Excerpt provided
27.Redeemable Securities

 

The Company may, subject to any law, issue redeemable securities on such terms as determined by the board of directors, provided that the general meeting approves the board of directors’ recommendation and the terms determined.

 

28.Contributions

 

The Company may contribute a reasonable sum of money for an worthy object, even if the contribution is not within the scope of business considerations conducive to the Company’s profits.

 

29.Accounts

 

  29.1 The Company shall keep accounts and draw up financial statements pursuant to the Securities Law and any other law.

 

  29.2 The books of account shall be kept at the office or at such other place as the directors deem fit, and shall always be open for the directors’ inspection.

 

30.Notices

 

  30.1 Subject to any law, notice or any other document which the Company sends and which it may or is required to give pursuant to the provisions of these articles and/or the Companies Law shall be sent by the Company to any person personally, by mail in a letter addressed in accordance with the registered address of such shareholder in the shareholders’ register or in accordance with any address which the shareholder specifies in a letter to the Company as the address for the sending of notices or other documents, or by facsimile in accordance with the number specified by the shareholder as the number for sending notices by facsimile. Should the Company publish notice in at least two Israeli daily newspapers, notice shall be deemed to have been given to any member whose address as registered in the Company’s Register is in Israel.

 

  30.2 Any notices which must be given to the shareholders shall be given, in relation to shares which are jointly held, to the person whose name appears first in the shareholders’ register as the holder of such share, and any notice given in this manner shall be adequate notice to the holders of such share.

Required work
- 1) Copy out the company articles excerpt, starting with "The Company may, subject" and going on through "the Company’s profits.".
- 2) Extend the company articles excerpt with new text that follows on from its final sentence.

Saved data entries
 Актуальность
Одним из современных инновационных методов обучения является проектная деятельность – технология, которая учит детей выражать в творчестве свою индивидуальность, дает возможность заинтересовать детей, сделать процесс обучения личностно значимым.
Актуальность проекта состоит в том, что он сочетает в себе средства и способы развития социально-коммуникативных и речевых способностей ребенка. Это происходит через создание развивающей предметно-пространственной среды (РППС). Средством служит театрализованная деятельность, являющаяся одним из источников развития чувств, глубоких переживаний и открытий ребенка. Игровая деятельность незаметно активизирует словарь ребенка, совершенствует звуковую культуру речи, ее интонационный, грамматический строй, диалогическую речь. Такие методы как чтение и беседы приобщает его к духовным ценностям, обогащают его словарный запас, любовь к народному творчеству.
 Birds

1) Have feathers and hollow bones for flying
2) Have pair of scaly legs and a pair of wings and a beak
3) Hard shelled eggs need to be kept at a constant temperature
==
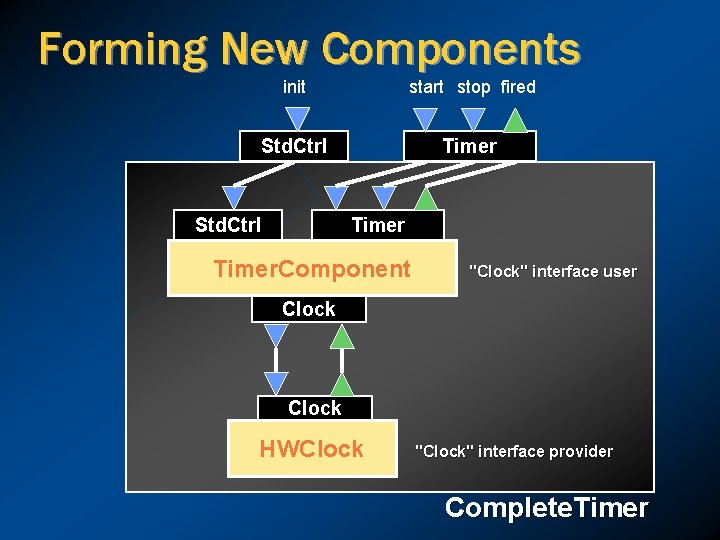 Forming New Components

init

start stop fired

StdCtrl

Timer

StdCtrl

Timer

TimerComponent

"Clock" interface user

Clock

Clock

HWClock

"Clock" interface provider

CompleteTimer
---
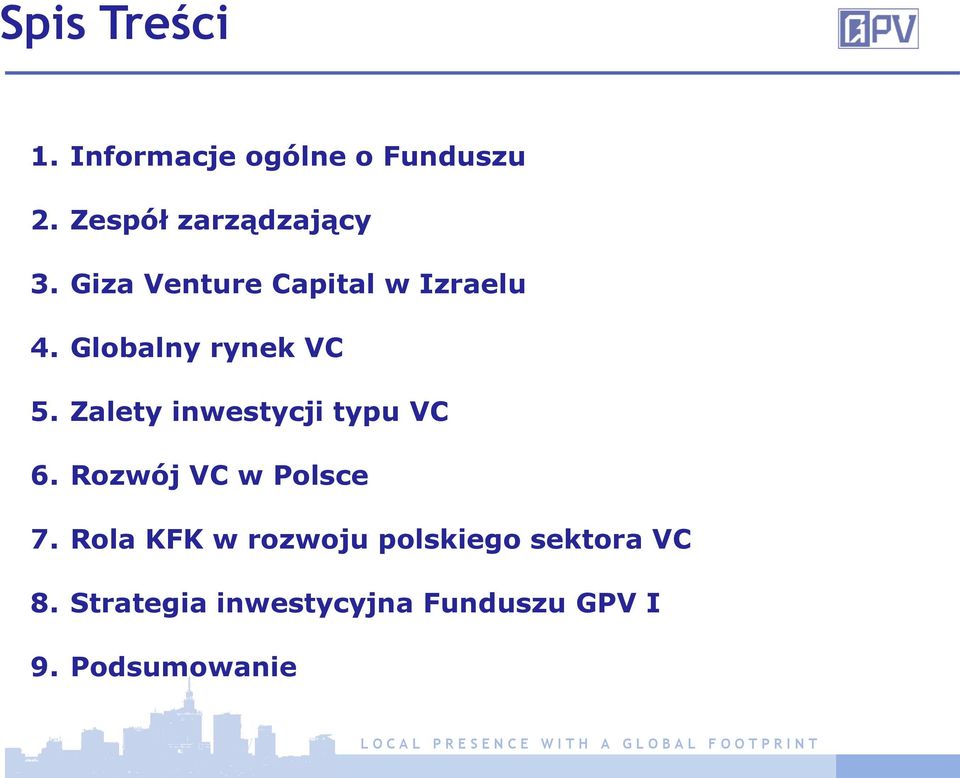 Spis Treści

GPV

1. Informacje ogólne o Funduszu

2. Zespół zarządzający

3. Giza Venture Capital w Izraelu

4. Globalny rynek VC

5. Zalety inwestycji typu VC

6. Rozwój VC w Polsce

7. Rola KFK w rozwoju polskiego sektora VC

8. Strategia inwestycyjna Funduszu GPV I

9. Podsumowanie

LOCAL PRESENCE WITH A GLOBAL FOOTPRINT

Activity answers
- 1)
The Company may, subject to any law, issue redeemable securities on such terms as determined by the board of directors, provided that the general meeting approves the board of directors’ recommendation and the terms determined.

 

28.Contributions

 

The Company may contribute a reasonable sum of money for an worthy object, even if the contribution is not within the scope of business considerations conducive to the Company’s profits.

- 2)
 

  30.3 Any notice or other document that is sent shall be deemed to have reached its destination within three business days - if sent by registered mail and/or ordinary mail in Israel, and if delivered by hand or sent by facsimile, it shall be deemed to have reached its destination on the first business day following its receipt. When coming to prove the delivery, it shall be adequate to prove that the letter that was sent by mail containing the notice or document was correctly addressed and delivered to the post office as a stamped letter or as a stamped registered letter, and in respect of a facsimile it is sufficient to furnish the transmission confirmation from the sending instrument.

 

  30.4 Any entry effected in the ordinary way in the Company’s register shall be deemed prima facie proof regarding the dispatch, as entered in such register.

 

  30.5 Where it is necessary to give prior notice of a particular number of days or notice that is valid for any period, the date of delivery shall be taken into account in reckoning the number of days or the period.